▸ **Dataset records**
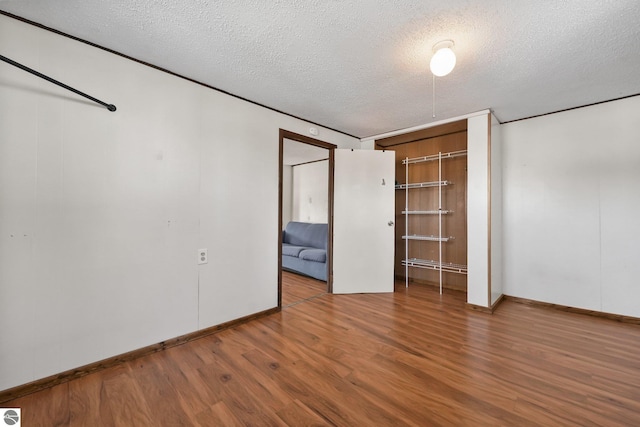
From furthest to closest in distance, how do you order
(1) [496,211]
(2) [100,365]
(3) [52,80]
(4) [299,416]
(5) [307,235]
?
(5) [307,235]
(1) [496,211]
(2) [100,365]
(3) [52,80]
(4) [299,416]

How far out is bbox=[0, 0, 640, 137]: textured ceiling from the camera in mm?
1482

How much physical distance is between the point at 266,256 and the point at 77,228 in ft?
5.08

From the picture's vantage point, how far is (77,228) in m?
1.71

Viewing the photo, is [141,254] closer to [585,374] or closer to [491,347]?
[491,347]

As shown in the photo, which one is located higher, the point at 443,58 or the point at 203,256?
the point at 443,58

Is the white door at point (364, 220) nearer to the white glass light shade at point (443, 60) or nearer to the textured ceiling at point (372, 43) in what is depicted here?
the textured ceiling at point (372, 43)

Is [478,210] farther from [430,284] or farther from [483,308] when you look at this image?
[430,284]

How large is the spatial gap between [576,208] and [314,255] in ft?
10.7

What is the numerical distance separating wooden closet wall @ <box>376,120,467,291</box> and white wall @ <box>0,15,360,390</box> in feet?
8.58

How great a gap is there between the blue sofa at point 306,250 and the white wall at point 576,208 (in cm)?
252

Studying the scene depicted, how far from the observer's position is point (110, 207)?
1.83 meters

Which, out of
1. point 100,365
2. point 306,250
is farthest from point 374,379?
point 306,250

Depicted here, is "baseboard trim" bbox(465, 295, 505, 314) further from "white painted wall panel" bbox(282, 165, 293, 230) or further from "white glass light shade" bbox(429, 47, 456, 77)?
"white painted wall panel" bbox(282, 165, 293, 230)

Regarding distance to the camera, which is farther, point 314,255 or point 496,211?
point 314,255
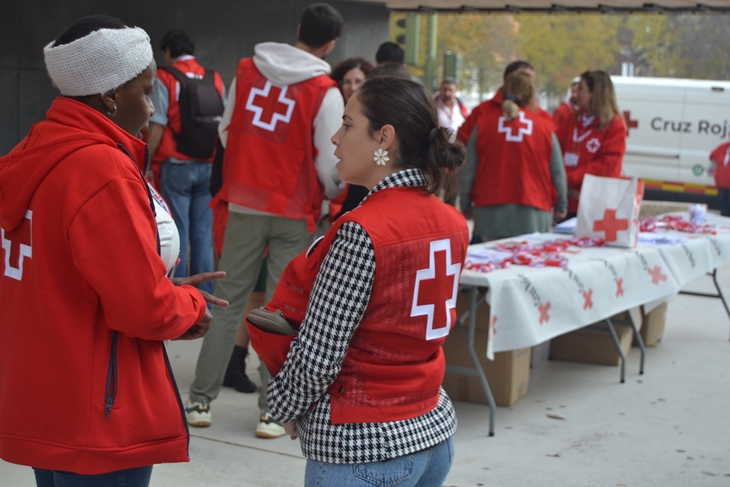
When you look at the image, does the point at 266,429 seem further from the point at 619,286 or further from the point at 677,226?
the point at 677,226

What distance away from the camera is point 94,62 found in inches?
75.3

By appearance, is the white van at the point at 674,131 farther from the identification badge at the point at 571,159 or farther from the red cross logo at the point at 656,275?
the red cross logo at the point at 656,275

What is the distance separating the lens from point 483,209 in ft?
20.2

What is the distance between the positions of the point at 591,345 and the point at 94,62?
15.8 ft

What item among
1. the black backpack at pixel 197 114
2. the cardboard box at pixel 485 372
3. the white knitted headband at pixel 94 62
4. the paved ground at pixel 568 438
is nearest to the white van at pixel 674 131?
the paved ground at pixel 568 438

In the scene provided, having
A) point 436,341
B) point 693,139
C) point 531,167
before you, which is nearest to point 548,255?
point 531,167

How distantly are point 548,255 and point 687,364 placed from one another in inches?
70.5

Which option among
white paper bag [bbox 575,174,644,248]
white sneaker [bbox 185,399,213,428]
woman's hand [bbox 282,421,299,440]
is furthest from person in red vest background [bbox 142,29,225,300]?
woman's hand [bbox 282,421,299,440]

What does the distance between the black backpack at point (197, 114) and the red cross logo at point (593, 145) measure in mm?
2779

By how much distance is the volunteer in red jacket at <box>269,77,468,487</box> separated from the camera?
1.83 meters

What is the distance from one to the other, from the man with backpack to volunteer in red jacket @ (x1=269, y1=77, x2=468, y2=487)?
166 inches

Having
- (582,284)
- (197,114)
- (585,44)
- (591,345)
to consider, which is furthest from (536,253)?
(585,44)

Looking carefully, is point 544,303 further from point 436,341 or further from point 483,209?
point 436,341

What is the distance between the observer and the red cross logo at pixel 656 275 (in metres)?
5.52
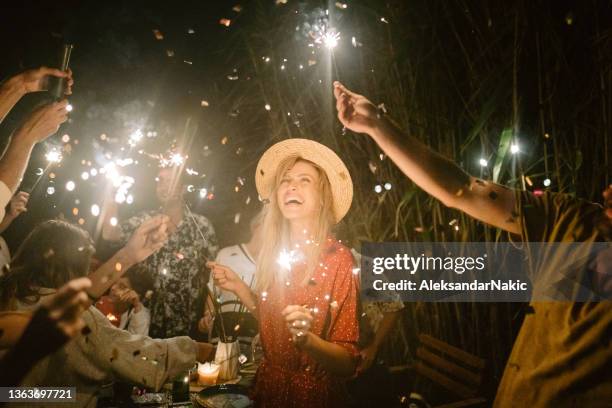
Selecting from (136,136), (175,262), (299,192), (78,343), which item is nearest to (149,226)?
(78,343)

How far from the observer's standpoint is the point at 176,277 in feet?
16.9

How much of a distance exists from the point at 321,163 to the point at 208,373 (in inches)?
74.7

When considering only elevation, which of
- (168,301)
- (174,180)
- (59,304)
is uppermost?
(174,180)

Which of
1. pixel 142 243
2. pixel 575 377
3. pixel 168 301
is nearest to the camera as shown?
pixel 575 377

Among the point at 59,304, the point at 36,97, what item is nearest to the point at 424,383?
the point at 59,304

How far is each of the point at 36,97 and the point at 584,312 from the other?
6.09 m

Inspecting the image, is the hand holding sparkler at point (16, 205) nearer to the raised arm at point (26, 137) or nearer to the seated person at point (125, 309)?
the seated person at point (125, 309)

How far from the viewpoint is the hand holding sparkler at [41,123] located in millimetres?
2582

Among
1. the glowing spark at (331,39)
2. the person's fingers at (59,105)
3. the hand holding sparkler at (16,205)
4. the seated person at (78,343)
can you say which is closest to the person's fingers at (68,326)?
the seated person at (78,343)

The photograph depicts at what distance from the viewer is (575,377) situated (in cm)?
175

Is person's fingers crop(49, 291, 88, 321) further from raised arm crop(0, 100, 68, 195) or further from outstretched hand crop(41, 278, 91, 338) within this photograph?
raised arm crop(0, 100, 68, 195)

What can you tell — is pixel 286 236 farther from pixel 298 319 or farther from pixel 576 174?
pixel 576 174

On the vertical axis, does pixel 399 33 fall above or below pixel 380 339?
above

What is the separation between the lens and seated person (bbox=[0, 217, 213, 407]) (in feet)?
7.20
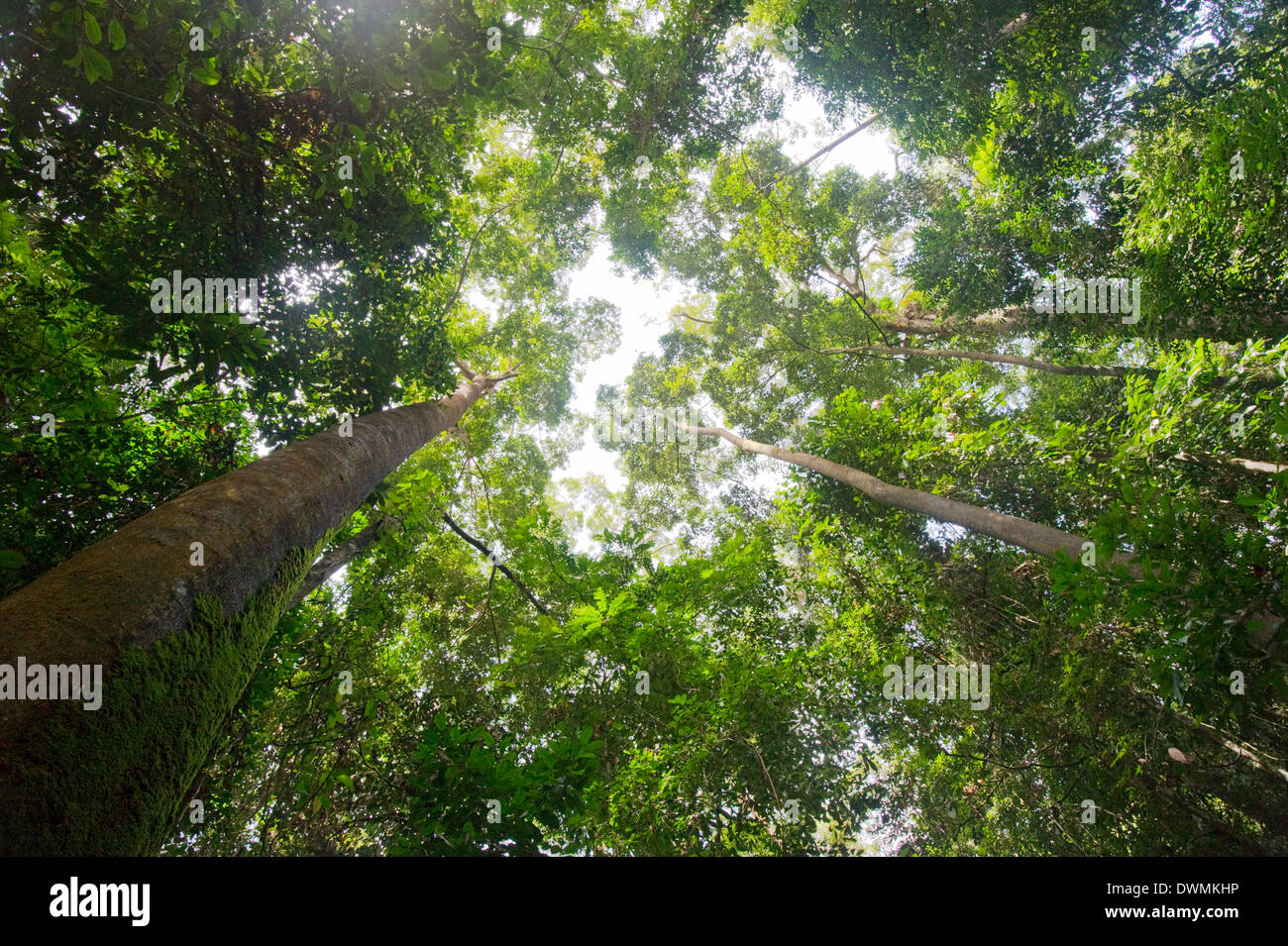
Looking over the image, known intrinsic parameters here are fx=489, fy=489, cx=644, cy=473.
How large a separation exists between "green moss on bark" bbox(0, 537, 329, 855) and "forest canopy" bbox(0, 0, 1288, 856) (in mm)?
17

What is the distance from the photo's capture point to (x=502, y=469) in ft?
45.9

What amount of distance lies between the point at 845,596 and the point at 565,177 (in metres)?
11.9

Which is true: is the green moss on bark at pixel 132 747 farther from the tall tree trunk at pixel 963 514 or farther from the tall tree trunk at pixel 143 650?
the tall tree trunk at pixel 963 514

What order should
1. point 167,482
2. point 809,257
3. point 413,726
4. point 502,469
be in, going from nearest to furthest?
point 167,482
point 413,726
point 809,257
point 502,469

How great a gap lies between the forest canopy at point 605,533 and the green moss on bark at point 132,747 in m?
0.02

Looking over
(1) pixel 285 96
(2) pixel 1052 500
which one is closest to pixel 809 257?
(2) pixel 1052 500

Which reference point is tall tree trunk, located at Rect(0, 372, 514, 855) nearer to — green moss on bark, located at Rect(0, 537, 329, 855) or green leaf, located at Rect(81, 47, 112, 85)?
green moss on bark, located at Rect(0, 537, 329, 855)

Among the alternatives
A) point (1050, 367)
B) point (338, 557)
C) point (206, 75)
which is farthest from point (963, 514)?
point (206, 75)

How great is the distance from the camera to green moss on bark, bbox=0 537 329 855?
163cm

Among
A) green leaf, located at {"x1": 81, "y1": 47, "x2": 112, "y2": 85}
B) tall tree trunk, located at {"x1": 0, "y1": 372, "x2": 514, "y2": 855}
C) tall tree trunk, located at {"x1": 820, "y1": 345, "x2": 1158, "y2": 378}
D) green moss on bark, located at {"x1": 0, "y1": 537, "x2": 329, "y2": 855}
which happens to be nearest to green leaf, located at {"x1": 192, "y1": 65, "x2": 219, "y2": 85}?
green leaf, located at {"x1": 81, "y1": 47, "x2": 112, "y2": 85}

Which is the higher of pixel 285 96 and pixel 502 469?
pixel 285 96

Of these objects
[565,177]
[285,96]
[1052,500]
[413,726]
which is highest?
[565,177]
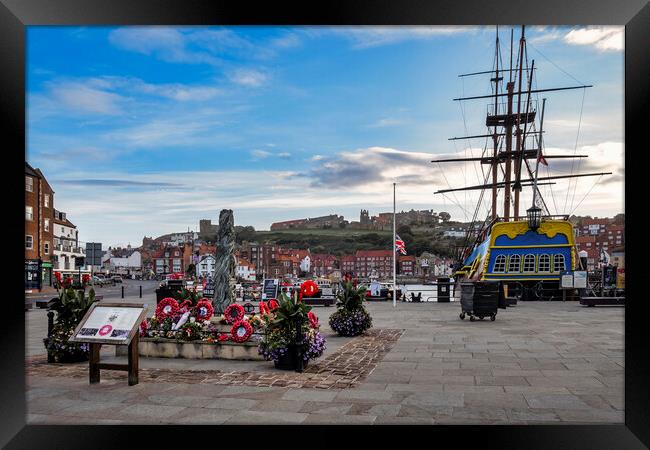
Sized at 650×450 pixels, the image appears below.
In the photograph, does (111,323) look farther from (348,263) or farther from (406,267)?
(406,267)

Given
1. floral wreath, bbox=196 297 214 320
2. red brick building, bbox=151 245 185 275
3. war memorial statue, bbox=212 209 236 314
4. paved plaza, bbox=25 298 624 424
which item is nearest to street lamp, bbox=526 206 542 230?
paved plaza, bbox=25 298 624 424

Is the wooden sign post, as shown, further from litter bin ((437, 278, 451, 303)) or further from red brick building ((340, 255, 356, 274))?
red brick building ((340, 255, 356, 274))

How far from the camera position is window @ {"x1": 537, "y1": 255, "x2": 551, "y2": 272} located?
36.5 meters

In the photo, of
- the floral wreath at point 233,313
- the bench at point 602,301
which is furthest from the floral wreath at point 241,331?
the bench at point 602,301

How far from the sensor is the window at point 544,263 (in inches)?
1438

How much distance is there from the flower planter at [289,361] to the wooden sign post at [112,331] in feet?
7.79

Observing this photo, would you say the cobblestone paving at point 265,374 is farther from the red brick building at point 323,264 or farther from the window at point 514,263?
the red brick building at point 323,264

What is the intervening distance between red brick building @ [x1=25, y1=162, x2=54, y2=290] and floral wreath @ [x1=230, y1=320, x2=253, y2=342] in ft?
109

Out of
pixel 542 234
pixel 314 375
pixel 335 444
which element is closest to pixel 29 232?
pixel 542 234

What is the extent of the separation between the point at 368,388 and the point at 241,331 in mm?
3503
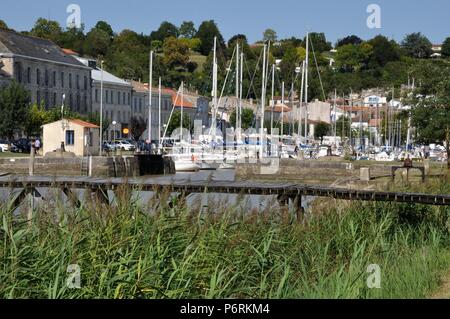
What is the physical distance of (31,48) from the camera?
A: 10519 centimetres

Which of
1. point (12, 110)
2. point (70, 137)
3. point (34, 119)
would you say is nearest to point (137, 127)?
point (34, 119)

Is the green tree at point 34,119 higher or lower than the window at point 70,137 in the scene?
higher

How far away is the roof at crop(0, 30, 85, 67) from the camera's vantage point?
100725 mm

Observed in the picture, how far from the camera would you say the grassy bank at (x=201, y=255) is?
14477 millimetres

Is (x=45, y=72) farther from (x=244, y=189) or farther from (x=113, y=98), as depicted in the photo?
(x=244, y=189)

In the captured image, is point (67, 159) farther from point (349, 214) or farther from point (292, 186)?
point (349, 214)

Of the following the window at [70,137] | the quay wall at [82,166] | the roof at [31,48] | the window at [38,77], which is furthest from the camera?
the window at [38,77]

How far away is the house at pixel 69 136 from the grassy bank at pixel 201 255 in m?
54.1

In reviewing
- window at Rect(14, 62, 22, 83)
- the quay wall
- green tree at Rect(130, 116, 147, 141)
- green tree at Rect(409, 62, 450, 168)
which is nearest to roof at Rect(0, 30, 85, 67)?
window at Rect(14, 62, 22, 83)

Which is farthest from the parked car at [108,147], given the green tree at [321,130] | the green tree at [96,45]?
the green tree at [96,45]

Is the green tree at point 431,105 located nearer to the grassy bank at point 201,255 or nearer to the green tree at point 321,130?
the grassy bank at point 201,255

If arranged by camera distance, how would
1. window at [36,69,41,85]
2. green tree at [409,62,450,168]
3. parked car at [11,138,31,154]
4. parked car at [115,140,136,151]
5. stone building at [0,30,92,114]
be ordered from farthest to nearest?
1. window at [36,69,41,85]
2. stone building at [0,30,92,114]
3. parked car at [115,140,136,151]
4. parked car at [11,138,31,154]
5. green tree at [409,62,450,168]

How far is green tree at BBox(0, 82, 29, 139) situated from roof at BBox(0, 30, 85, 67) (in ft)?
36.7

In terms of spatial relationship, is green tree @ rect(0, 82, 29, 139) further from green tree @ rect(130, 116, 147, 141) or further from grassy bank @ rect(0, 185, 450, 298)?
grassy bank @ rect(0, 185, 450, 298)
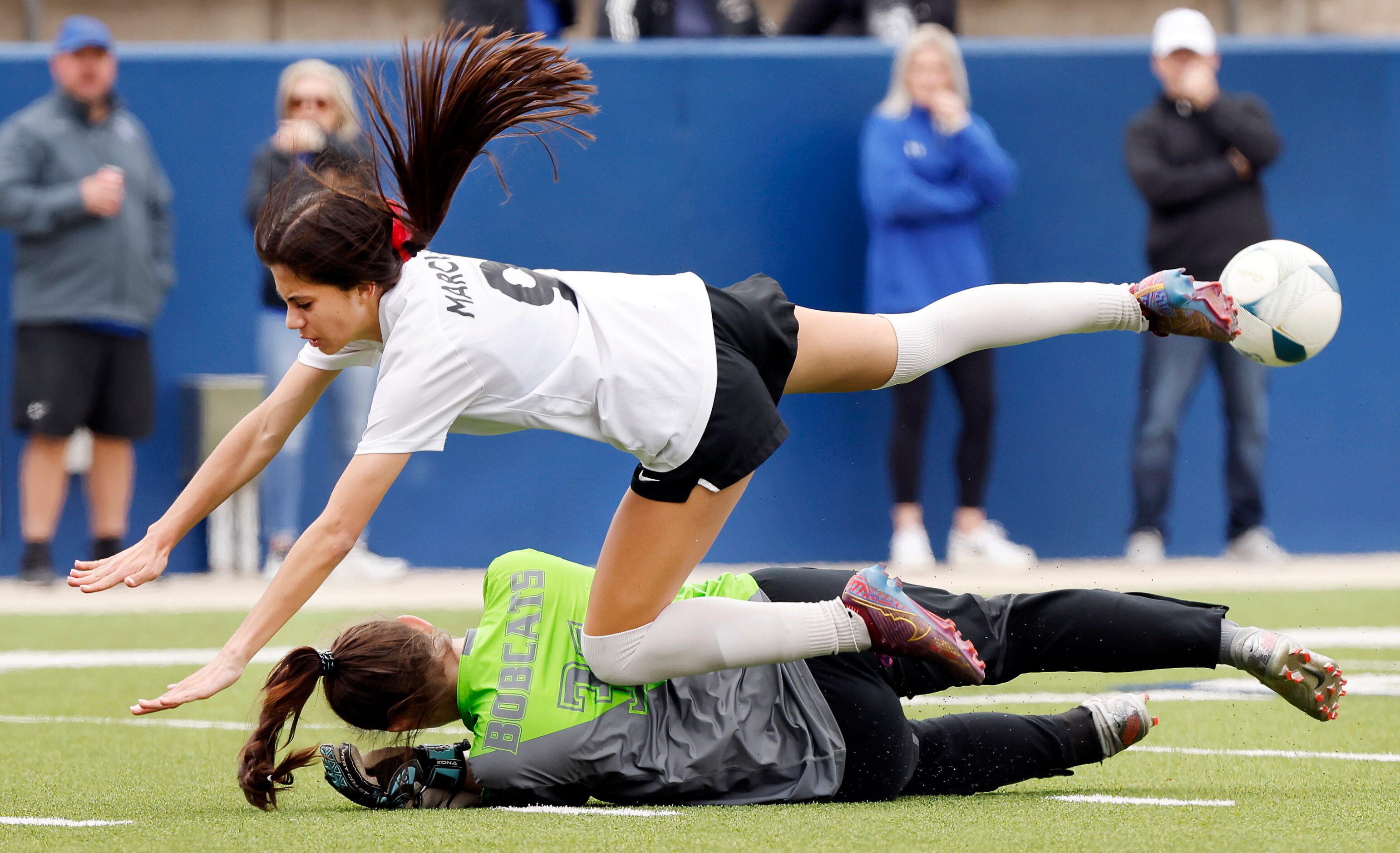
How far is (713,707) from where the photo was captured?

▸ **Problem to solve**
In the part of the material that opens with the line containing "How much distance is there" and closes with the line containing "14477 millimetres", rename "camera" to "observer" and reproduce those lines with nothing else altered, leaving out the pictures.

▸ **Task result**
How much distance is there from the flower planter at [289,361] to the wooden sign post at [112,331] in feet?
7.79

Observing this photo, would you say the cobblestone paving at point 265,374 is farther from the red brick building at point 323,264 or farther from the window at point 514,263?
the red brick building at point 323,264

What is the intervening distance between red brick building @ [x1=25, y1=162, x2=54, y2=290] and floral wreath @ [x1=230, y1=320, x2=253, y2=342] in ft?
109

Out of
pixel 542 234
pixel 314 375
pixel 335 444
which element is closest to pixel 29 232?
pixel 542 234

What is the extent of the separation between the point at 368,388 and the point at 241,331 in mm?
3503
What is the physical distance of (31,48) from the observer?
A: 10519 centimetres

Which of
1. point (12, 110)
2. point (70, 137)
3. point (34, 119)
would you say is nearest to point (137, 127)?
point (34, 119)

Is the green tree at point 34,119 higher or lower than the window at point 70,137 in the scene?
higher

How far away is the roof at crop(0, 30, 85, 67) from the observer's vantage point?
100725 mm

Observed in the picture, how far from the observer would you say the grassy bank at (x=201, y=255) is?
14477 millimetres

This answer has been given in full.